### [EXTRACTED MATERIAL]
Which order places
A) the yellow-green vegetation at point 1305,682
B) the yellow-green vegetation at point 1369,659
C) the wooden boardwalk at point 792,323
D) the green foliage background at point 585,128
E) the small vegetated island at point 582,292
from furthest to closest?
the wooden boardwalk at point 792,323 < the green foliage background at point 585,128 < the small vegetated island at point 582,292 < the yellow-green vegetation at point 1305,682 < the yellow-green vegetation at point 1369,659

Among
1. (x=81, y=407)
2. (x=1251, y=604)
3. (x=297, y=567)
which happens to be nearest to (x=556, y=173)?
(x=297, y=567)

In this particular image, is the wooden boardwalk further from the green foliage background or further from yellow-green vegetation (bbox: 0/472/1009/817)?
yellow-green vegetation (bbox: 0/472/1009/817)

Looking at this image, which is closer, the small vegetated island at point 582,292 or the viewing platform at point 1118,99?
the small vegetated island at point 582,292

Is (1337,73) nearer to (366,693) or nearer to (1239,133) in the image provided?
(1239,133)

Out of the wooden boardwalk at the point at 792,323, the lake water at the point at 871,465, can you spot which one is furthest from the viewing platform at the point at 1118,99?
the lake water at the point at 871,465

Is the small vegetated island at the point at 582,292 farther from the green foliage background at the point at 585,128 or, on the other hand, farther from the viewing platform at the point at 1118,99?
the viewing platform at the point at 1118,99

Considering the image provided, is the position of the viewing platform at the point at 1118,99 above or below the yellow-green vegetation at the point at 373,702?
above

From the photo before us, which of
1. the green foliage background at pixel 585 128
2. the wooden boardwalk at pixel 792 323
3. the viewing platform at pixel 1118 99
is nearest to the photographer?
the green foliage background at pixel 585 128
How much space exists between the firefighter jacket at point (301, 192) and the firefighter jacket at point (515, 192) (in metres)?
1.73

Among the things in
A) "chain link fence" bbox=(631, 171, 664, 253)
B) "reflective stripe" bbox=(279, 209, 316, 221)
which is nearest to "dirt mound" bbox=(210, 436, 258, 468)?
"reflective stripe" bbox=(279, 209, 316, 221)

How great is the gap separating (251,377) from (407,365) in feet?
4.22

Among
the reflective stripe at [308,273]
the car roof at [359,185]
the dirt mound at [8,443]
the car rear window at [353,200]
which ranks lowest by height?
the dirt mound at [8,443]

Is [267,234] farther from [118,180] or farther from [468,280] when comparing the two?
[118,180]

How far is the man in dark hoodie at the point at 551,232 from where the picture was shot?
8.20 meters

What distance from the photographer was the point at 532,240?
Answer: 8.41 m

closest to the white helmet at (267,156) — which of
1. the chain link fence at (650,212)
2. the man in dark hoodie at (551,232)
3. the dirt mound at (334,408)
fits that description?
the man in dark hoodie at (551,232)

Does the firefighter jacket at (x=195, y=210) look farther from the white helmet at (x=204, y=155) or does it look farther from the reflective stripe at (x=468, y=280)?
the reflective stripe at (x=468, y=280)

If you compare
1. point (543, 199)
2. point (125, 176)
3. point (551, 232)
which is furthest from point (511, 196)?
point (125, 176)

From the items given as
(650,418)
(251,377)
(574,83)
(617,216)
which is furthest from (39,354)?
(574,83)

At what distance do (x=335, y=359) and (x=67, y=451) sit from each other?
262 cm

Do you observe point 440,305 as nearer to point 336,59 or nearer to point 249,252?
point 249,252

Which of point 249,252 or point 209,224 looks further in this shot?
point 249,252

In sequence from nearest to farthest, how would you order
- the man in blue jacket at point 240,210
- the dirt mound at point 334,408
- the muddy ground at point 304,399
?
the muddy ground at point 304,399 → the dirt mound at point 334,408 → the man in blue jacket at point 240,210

### [WHAT THIS TASK INVOLVES]
Copy all of the material above word for word, line by line, in the same order.

### [OUTPUT FOR THIS EXERCISE]
Which order places
A) the yellow-green vegetation at point 1305,682
B) the yellow-green vegetation at point 1369,659
C) the wooden boardwalk at point 792,323
D) the green foliage background at point 585,128
E) the small vegetated island at point 582,292
from furthest to closest?
the wooden boardwalk at point 792,323 < the green foliage background at point 585,128 < the small vegetated island at point 582,292 < the yellow-green vegetation at point 1305,682 < the yellow-green vegetation at point 1369,659

Among
1. (x=81, y=407)
2. (x=1251, y=604)
3. (x=297, y=567)
which happens to be nearest to (x=556, y=173)?
(x=297, y=567)

In this particular image, is the wooden boardwalk further from the green foliage background or further from yellow-green vegetation (bbox: 0/472/1009/817)?
yellow-green vegetation (bbox: 0/472/1009/817)

Looking at this image, which is closer, the small vegetated island at point 582,292 or the viewing platform at point 1118,99?
the small vegetated island at point 582,292

Is (1337,73) nearer to (366,693) or nearer to (1239,133) in the image provided?
(1239,133)

Out of the wooden boardwalk at the point at 792,323, the lake water at the point at 871,465, can you spot which one is furthest from the viewing platform at the point at 1118,99?
the lake water at the point at 871,465

Is the small vegetated island at the point at 582,292 farther from the green foliage background at the point at 585,128 or, on the other hand, farther from the viewing platform at the point at 1118,99?
the viewing platform at the point at 1118,99

Considering the image provided, is the position of the viewing platform at the point at 1118,99 above or below the yellow-green vegetation at the point at 373,702?
above

From the photo before us, which of
1. the green foliage background at pixel 585 128
2. the wooden boardwalk at pixel 792 323
3. the viewing platform at pixel 1118 99
is nearest to the photographer?
the green foliage background at pixel 585 128
How much space exists between the firefighter jacket at point (301, 192) and the firefighter jacket at point (515, 192) (in metres)?
1.73

Among the things in
A) "chain link fence" bbox=(631, 171, 664, 253)
B) "reflective stripe" bbox=(279, 209, 316, 221)
which is nearest to "dirt mound" bbox=(210, 436, 258, 468)?
"reflective stripe" bbox=(279, 209, 316, 221)

How great is the gap separating (251,377) from (407,365) in feet?
4.22

Among
the reflective stripe at [308,273]
the car roof at [359,185]
the dirt mound at [8,443]
the car rear window at [353,200]
which ranks lowest by height?
the dirt mound at [8,443]

Is [267,234] farther from [118,180] or farther from [468,280] when comparing the two?
[118,180]

How far is the man in dark hoodie at the point at 551,232 from where the picture was shot?
8.20 meters

What distance from the photographer was the point at 532,240?
Answer: 8.41 m

closest to the white helmet at (267,156) — which of
1. the chain link fence at (650,212)
2. the man in dark hoodie at (551,232)
3. the dirt mound at (334,408)
fits that description?
the man in dark hoodie at (551,232)

Does the firefighter jacket at (x=195, y=210) look farther from the white helmet at (x=204, y=155) or does it look farther from the reflective stripe at (x=468, y=280)?
the reflective stripe at (x=468, y=280)

If you compare
1. point (543, 199)
2. point (125, 176)
3. point (551, 232)
which is furthest from point (511, 196)?
point (125, 176)

From the items given as
(650,418)
(251,377)
(574,83)
(617,216)
which is furthest from (39,354)?
(574,83)

At what distance do (x=335, y=359) and (x=67, y=451) sit from each other?
262 cm

Do you observe point 440,305 as nearer to point 336,59 or nearer to point 249,252?
point 249,252

Which of point 249,252 or point 209,224 looks further in this shot?
point 249,252

In sequence from nearest to farthest, how would you order
- the man in blue jacket at point 240,210
- the dirt mound at point 334,408
- the muddy ground at point 304,399
?
the muddy ground at point 304,399 → the dirt mound at point 334,408 → the man in blue jacket at point 240,210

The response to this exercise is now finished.